In order to minimize this variability, we propose eligibility restrictions for non-randomized trials evaluating agents in the consolidation, second line setting. One approach would be to restrict the time on SLT and the TFI. The duration of SLT cannot be absolutely restricted as patients may achieve CR at variable time points, but we suggest a design allowing 5–6 cycles of SLT. In addition, if starting IT after SLT, the TFI should be similarly restricted and allow a TFI of up to 2 months from the completion of SLT to the start of IT. If these restrictions are not feasible, another approach would be to exclude SLT from the definition of PFS by calculating PFS from the start of IT, and we have shown that the benefits in terms of sample size and resources are clear in this setting. However, comparisons with historical data must be cautious. When PFS is calculated from the start of SLT, the estimates are valid for all patients enrolled after primary recurrence. When the duration of SLT is excluded from PFS definition, the estimates are less prone to bias since they measure the efficacy of the investigational treatment alone, but these estimates are valid only to patients who have achieved CR after completion of SLT and the literature is less robust in this regard.

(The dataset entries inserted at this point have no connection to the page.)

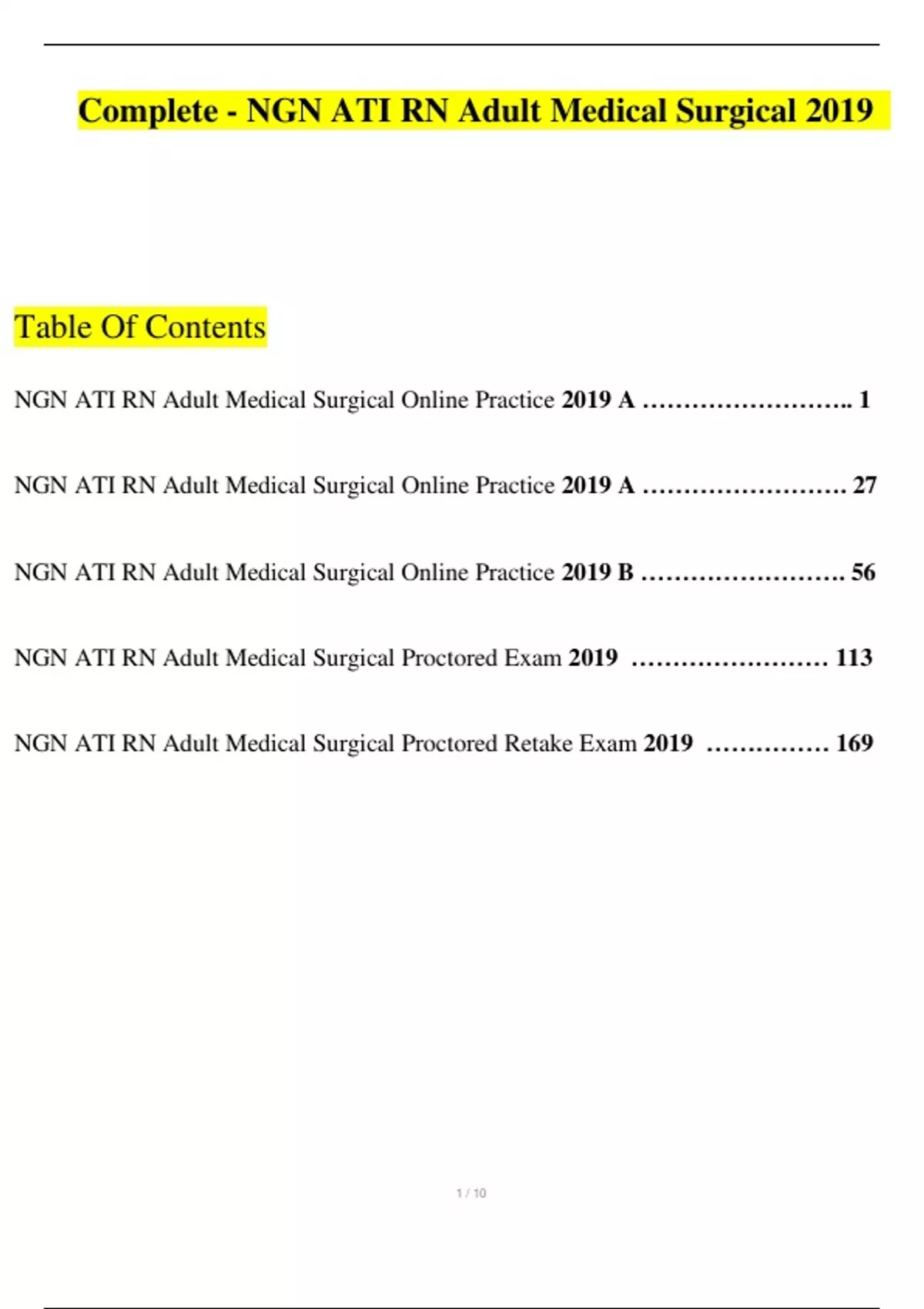 Complete - NGN ATI RN Adult Medical Surgical 2019

Table Of Contents

NGN ATI RN Adult Medical Surgical Online Practice 2019 A …………………….. 1

NGN ATI RN Adult Medical Surgical Online Practice 2019 A ……………………. 27

NGN ATI RN Adult Medical Surgical Online Practice 2019 B ……………………. 56

NGN ATI RN Adult Medical Surgical Proctored Exam 2019 …………………… 113

NGN ATI RN Adult Medical Surgical Proctored Retake Exam 2019 …………… 169

1 / 10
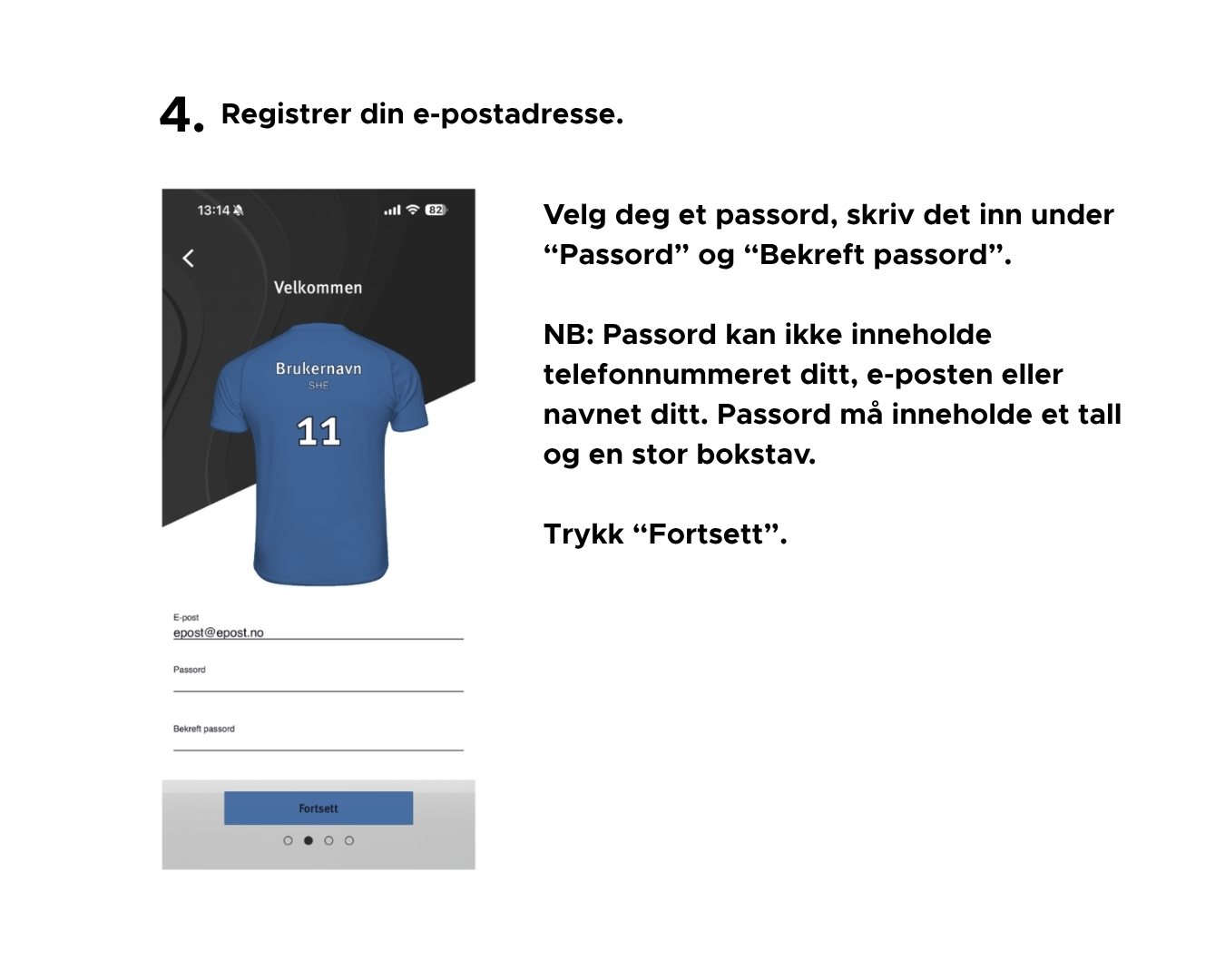 4. Registrer din e-postadresse.

13:14

82

Velkommen

Brukernavn

SHE

11

E-post
epost@epost.no

Passord

Bekreft passord

Fortsett

Velg deg et passord, skriv det inn under “Passord” og “Bekreft passord”.

NB: Passord kan ikke inneholde telefonnummeret ditt, e-posten eller navnet ditt. Passord må inneholde et tall og en stor bokstav.

Trykk “Fortsett”.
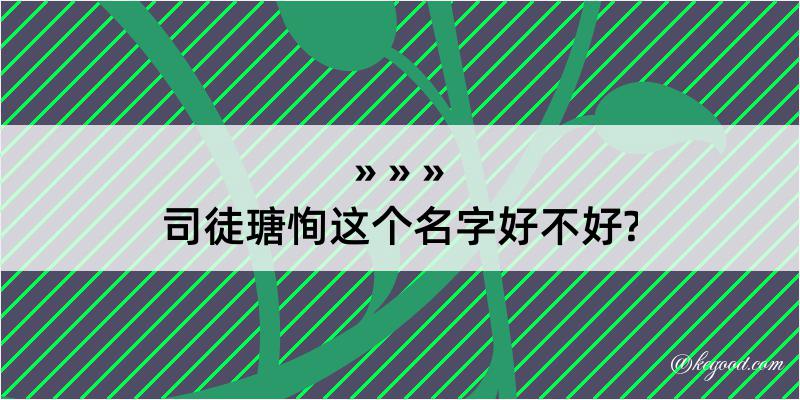 » » »
司徒瑭恂这个名字好不好?

@kegood.com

Our study addresses the effect of the duration of SLT on the final PFS estimates under specific assumptions. Our sample size and power calculations considered a specific difference in median PFS based on our experience and the estimates reported in the literature. We assumed PFS follows exponential distribution and the hazard is constant within each treatment interval. While this assumption may not be justified when analyzing real data, it has appeal for sample size calculations due to its interpretability and simplicity and it is typically used (17
). Power estimates may differ under other distributions, and such evaluation is beyond the scope of this paper. However, our conclusions about the importance of defining the starting times for IT and PFS apply in general.
We evaluated various treatment strategies and endpoints currently used in consolidation trials and examined the effect of duration of second-line therapy on power and sample size requirements. The appropriate selection of patient population and the endpoint to be examined are the two major challenges in the design of consolidation trials so that comparisons with historical estimates are valid. We recommend that the individual intervals, namely, time on second-line therapy, treatment-free interval, and time on investigational therapy, be reported in future trials so that historical estimates can be obtained and used in the design of single-arm consolidation trials. An informative, unbiased comparison with results of other single-arm Phase II studies will depend on increased uniformity of SLT.